***** DATA TO EXAMINE *****
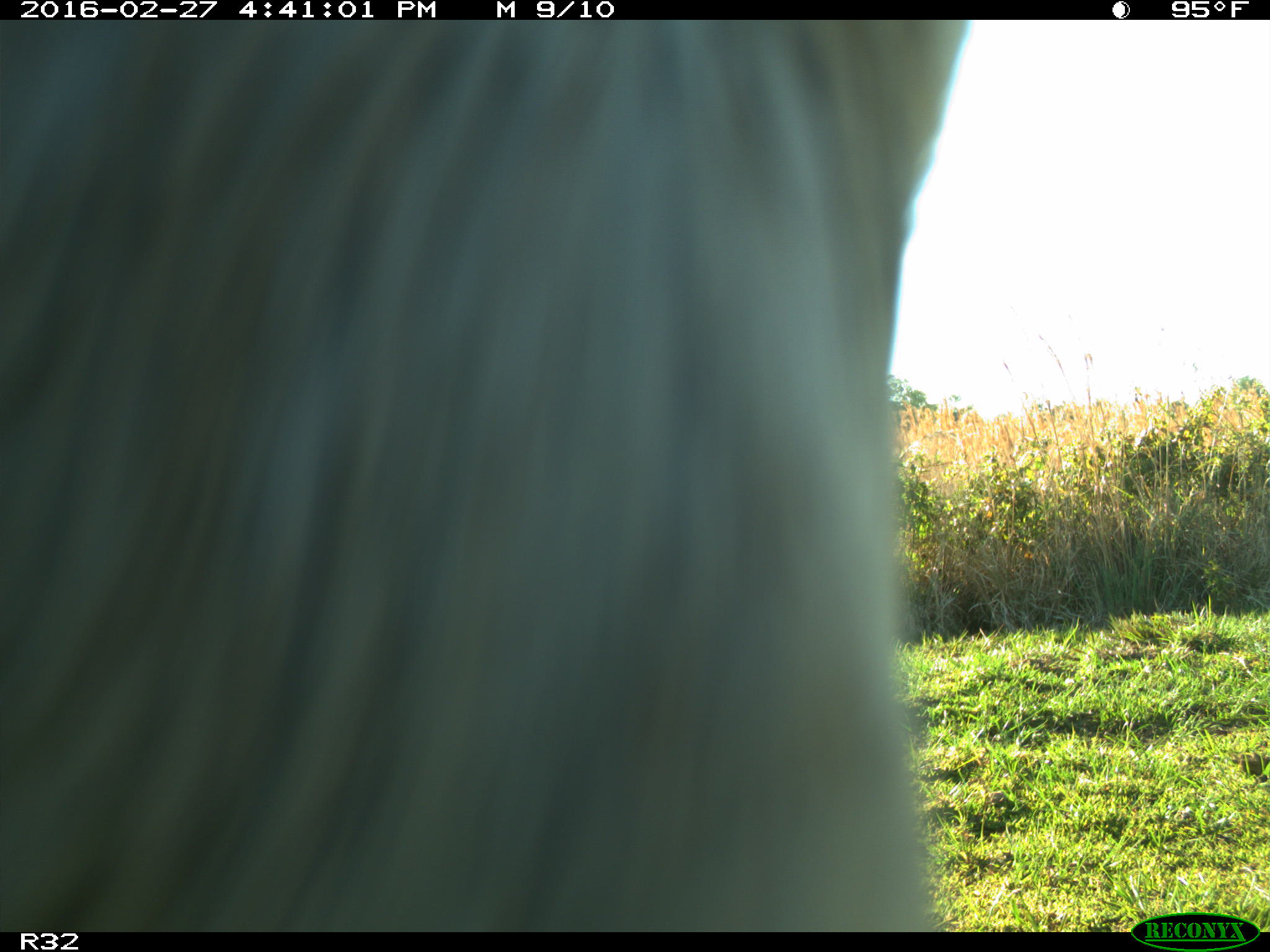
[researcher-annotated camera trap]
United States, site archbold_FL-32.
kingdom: Animalia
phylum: Chordata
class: Mammalia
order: Artiodactyla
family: Bovidae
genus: Bos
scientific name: Bos taurus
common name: domestic cow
*****
• _DIRECTIONS FOR THIS TASK_
Your reply should be the entries above, repeated exactly and free of pictures.

• _SOLUTION FOR THIS PROBLEM_
[researcher-annotated camera trap]
United States, site archbold_FL-32.
kingdom: Animalia
phylum: Chordata
class: Mammalia
order: Artiodactyla
family: Bovidae
genus: Bos
scientific name: Bos taurus
common name: domestic cow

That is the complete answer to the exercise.